По приказу принца Генриха, куда бы Соколов теперь ни последовал, ему должны были срочно доставлять русскую периодику.
Дежурный по штабу гауптман Зукель – старый одноглазый человек, с желтым, изъеденным оспой лицом – не желал себе демобилизации, поскольку его жену и дочь потопили англичане, когда те плыли к родственникам в Португалию, и теперь Зукелю было ехать не к кому. Он протянул Соколову газеты и журналы:
– Тут и немецкие, и русские! Не знаю, что пишут в России, а наши – лучше не читать, одно бахвальство… Впрочем, искренняя радость – падение русского царя и грядущий выход самого сильного врага из войны.
Пройдя к себе в комнату, расположившуюся в том же штабном доме, Соколов из пачки немецких газет выудил три экземпляра «Нивы». Один номер был старый, за 4 февраля. О надвигающейся катастрофе – отречении государя – ни слова, ни намека. Зато было множество репродукции с последней выставки передвижников, сказки Надежды Тэффи, реклама воды «Куваки из радиоактивных источников» и средства «для выведения угрей и прыщей бесследно», несколько повестей с продолжением, «новейшие моды» с картинками. И лишь, как бы неинтересное для публики приложение, на последних страницах он обнаружил «Дневник военных действий».
Особое внимание гения сыска обратили строки: «Германское и австрийское правительства ведут ничем не ограниченную тотальную подводную войну всем вражеским и нейтральным судам на море, включая суда санитарные, с мирными гражданами, с продовольственным грузом». И еще, что «германский народ поддерживает такие беспощадные действия».

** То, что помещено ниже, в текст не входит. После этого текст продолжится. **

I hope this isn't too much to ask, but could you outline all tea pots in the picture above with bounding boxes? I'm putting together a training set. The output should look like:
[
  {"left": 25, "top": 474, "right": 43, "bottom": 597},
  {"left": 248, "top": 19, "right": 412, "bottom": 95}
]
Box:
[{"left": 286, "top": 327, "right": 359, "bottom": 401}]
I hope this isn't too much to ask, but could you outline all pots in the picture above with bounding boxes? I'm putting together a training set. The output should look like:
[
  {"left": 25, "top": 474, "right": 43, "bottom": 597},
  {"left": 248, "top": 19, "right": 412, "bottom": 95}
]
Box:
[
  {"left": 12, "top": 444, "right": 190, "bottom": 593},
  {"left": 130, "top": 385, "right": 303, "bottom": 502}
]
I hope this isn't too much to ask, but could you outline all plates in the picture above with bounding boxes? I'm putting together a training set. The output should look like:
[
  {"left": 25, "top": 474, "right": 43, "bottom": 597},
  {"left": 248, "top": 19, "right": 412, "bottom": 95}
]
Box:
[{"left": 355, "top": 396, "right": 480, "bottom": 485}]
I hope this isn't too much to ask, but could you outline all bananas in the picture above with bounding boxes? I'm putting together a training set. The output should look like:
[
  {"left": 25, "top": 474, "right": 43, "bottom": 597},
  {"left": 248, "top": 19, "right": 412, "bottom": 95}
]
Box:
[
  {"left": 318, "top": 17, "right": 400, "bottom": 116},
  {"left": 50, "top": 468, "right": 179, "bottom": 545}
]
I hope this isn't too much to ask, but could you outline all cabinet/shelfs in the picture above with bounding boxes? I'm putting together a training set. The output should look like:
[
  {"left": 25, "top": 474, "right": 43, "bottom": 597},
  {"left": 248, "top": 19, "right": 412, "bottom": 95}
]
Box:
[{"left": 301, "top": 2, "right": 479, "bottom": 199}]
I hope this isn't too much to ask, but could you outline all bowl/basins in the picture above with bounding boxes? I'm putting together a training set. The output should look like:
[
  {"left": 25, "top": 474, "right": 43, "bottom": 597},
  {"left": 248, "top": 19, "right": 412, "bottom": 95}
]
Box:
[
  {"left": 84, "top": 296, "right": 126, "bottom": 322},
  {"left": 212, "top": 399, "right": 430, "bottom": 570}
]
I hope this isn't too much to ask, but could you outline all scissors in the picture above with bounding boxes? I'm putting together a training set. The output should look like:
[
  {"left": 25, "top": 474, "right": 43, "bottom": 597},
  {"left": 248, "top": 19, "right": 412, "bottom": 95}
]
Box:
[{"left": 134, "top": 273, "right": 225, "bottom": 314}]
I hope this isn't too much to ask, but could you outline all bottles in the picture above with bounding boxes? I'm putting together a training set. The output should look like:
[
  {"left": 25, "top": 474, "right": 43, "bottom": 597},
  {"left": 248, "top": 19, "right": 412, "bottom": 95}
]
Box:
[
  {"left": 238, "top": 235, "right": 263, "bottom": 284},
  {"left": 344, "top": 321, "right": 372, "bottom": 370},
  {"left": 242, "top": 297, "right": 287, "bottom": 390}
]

Соколов подумал: «Подводная акула UN-17, которая так беспокоила государя Николая Александровича, в этот момент пускает на дно ни в чем не повинных людей, и среди них раненые и дети. Что ж! Я объявил когда-то этой UN-17 войну и постараюсь сделать все возможное, чтобы пустить эту ядовитую гадюку на дно морское!»
Испытывая тревогу, раскрыл совсем свежий, за начало марта 1917 года, экземпляр «Нивы». И опять «лучший российский журнал», как считалось в обществе, на первой полосе печатал рекламы: папирос «Сэр», «„Пат-Ниппон“ – шедевр косметики для лица», «„Спермин-Пель“ – вытяжки из семенных желез против старческой дряхлости». Затем шел рассказик никому не ведомого Волина, были напечатаны стих какого-то Головачевского, продолжение повести генерала Петра Краснова, картинки с 36-й выставки «Общества русских акварелистов», искусствоведческие заметки, стихотворение молодого Есенина «Лисица». И только потом, как бы второстепенные, вполне скучные, на малой журнальной площади были напечатаны материалы, которым было суждено на столетие вперед определить лицо великой империи.
(Замечу, о большевистском перевороте 25 октября 1917 года «лучший журнал» напечатал лишь крошечную заметку, как о событии второстепенном, малозначительном.)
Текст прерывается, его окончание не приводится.